Starting at the line that contains "Is point 629,535" and ending with the line that contains "3. the large green leaf at point (1086, 191)", reproduce only those lines of the records, replacing "brown branch" with "dark branch" and changing nothing else.

───── Listing

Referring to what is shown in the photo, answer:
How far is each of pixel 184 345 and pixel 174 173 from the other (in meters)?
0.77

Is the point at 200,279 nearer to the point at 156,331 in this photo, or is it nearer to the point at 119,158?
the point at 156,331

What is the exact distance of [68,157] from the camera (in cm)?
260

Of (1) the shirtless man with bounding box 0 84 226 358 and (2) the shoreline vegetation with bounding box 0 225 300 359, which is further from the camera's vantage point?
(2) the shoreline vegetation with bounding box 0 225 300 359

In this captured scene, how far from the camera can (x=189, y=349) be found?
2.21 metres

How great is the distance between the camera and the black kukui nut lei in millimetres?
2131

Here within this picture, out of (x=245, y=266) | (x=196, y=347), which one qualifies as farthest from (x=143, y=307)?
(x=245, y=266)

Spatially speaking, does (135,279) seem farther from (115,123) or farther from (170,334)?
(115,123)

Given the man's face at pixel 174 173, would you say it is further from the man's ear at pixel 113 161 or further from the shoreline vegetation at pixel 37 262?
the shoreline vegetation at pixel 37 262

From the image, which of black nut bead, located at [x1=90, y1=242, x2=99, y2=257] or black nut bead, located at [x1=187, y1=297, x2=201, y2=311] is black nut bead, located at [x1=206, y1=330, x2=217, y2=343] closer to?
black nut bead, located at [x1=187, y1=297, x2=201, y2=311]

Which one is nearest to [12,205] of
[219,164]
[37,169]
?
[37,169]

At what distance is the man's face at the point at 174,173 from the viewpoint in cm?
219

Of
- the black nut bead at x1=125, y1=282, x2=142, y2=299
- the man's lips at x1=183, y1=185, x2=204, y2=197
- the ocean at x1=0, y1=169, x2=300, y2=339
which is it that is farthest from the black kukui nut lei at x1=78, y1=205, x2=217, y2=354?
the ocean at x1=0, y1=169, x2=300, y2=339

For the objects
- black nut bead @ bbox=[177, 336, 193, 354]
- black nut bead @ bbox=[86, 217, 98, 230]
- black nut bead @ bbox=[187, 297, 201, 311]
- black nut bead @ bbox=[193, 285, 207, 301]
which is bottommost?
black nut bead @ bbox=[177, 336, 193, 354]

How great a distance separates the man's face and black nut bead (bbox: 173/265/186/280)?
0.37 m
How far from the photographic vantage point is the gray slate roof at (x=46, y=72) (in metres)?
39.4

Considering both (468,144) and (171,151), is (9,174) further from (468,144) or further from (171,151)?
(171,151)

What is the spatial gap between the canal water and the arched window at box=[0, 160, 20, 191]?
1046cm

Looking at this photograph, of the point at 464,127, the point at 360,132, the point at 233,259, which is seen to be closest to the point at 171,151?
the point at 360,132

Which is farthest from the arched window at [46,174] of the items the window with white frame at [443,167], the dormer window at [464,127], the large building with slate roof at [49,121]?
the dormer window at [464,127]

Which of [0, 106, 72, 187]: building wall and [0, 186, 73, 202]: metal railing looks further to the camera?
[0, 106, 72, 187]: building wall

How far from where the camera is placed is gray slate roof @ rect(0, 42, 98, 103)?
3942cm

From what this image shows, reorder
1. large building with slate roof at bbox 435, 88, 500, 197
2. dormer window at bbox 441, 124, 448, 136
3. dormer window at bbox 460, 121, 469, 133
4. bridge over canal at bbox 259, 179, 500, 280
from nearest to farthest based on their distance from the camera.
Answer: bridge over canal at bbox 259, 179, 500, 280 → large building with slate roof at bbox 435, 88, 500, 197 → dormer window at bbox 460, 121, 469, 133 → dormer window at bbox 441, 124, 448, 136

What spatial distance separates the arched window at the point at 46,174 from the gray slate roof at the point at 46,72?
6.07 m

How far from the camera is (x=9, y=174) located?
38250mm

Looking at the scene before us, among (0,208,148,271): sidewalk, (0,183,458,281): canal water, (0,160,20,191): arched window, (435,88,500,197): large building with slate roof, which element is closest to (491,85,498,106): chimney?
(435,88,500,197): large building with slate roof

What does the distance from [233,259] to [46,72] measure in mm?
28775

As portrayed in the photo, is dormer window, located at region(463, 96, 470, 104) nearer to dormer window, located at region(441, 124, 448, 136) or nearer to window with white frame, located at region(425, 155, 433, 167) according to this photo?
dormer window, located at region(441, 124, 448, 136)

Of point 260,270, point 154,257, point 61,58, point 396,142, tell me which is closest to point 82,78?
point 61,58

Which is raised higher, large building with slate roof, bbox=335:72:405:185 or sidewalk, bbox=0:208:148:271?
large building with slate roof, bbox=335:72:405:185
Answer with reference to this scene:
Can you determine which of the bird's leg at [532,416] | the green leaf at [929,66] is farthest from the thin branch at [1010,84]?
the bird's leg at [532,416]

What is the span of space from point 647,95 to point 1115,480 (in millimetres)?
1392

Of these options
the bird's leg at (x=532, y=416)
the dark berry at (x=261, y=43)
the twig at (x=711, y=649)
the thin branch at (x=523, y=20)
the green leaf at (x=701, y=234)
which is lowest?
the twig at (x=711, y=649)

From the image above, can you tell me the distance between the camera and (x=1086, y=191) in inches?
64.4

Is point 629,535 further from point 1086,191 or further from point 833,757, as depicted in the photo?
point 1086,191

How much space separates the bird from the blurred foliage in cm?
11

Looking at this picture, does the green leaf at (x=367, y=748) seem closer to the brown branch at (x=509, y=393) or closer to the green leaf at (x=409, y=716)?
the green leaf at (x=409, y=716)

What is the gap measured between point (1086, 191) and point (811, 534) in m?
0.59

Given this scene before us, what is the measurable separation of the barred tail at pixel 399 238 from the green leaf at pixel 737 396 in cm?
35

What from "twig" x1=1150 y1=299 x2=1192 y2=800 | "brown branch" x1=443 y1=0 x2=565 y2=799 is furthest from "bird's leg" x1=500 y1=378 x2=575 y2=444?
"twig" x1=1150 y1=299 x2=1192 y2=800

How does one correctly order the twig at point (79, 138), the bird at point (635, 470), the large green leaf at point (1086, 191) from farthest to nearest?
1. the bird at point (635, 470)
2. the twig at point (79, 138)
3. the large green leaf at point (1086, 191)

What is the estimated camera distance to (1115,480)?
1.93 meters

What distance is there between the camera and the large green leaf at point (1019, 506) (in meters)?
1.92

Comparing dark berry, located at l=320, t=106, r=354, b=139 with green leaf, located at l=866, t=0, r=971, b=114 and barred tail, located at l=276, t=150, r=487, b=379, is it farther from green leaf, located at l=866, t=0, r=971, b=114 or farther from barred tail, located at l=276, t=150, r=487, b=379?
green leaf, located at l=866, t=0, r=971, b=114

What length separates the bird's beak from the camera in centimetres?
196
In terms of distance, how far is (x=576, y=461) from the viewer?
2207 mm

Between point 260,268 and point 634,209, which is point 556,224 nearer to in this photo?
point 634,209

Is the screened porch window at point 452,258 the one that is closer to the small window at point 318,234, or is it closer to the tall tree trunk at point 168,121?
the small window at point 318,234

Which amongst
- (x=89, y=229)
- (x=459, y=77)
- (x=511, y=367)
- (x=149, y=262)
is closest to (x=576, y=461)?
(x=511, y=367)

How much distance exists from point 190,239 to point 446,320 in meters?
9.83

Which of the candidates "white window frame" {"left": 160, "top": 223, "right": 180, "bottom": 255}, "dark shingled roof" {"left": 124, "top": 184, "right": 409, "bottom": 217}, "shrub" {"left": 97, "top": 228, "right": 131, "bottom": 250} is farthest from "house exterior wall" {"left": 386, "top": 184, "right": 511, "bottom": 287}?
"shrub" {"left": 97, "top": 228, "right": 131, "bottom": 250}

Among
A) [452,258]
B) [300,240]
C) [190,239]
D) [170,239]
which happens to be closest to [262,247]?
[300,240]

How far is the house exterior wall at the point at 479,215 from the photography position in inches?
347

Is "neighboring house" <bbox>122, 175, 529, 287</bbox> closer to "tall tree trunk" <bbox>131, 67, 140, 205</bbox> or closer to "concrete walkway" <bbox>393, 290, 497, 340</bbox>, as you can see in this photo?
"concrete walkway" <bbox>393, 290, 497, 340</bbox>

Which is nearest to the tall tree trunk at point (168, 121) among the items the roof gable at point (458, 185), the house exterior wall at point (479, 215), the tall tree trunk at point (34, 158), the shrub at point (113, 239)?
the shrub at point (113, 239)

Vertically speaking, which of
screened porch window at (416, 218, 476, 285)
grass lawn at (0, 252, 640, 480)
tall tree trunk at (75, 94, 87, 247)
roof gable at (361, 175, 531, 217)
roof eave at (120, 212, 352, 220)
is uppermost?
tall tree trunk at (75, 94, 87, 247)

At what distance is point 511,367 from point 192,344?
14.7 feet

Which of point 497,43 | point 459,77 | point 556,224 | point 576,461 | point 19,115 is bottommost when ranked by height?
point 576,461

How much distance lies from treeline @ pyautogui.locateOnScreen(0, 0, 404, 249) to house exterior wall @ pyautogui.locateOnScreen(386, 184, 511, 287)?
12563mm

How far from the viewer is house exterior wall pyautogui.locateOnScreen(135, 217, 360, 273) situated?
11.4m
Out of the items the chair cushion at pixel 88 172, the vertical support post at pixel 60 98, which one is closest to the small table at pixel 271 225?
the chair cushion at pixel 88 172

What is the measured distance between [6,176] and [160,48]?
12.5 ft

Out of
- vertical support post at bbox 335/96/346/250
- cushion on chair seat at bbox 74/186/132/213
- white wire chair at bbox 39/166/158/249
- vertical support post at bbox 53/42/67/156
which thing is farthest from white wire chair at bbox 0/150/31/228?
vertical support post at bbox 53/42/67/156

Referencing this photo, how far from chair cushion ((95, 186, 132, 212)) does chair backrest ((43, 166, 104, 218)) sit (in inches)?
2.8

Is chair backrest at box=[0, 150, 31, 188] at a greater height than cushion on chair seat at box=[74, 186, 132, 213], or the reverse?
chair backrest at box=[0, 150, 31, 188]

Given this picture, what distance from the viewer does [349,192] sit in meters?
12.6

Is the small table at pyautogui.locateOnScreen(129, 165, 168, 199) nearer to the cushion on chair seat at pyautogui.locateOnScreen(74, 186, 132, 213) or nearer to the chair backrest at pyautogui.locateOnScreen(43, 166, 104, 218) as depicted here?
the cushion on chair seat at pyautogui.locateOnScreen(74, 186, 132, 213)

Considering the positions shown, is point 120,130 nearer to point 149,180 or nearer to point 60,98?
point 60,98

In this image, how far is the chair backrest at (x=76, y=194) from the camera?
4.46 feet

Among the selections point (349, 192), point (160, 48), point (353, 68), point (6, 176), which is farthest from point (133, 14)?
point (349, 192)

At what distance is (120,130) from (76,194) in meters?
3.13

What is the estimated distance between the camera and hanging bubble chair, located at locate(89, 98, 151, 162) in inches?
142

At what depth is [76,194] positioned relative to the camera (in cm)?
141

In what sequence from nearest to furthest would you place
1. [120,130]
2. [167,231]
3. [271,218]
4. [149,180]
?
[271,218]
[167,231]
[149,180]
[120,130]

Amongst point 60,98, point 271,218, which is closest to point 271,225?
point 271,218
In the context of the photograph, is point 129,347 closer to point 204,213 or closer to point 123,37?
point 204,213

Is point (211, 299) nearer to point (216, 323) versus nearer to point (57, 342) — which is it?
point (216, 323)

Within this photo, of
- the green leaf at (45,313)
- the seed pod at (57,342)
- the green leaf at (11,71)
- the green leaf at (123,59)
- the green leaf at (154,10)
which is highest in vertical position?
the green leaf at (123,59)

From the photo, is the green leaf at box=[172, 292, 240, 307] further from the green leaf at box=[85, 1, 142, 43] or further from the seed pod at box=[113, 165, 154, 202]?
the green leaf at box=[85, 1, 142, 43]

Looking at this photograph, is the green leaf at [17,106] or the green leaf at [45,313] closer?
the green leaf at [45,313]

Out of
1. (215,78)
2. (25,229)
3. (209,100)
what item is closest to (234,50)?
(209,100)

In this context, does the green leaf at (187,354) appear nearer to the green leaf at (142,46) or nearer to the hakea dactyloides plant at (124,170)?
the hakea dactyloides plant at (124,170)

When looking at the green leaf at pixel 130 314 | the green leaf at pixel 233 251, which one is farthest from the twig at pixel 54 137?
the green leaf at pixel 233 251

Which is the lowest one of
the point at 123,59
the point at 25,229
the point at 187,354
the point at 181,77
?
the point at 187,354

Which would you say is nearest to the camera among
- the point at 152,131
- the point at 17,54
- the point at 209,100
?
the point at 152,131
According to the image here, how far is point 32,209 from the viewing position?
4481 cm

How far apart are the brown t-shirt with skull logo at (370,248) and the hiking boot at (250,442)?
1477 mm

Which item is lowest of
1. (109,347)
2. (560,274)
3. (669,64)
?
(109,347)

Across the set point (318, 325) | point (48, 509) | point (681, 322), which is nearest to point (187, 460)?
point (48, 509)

──────────

Written reply
Is point 629,535 further from point 1086,191 or further from point 833,757, as depicted in the photo?
point 1086,191

How much space separates the bird from the blurred foliage in cm?
11

Looking at this picture, does the green leaf at (x=367, y=748) seem closer to the dark branch at (x=509, y=393) or closer to the green leaf at (x=409, y=716)?
the green leaf at (x=409, y=716)

What is the gap measured between point (1086, 191) and point (811, 534) in m?
0.59

Given this scene before us, what is the measurable separation of the barred tail at pixel 399 238 from the green leaf at pixel 737 396 in cm?
35

What from "twig" x1=1150 y1=299 x2=1192 y2=800 | "dark branch" x1=443 y1=0 x2=565 y2=799 is furthest from "bird's leg" x1=500 y1=378 x2=575 y2=444?
"twig" x1=1150 y1=299 x2=1192 y2=800

How does one correctly order the twig at point (79, 138), the bird at point (635, 470), the large green leaf at point (1086, 191) from farthest to nearest?
1. the bird at point (635, 470)
2. the twig at point (79, 138)
3. the large green leaf at point (1086, 191)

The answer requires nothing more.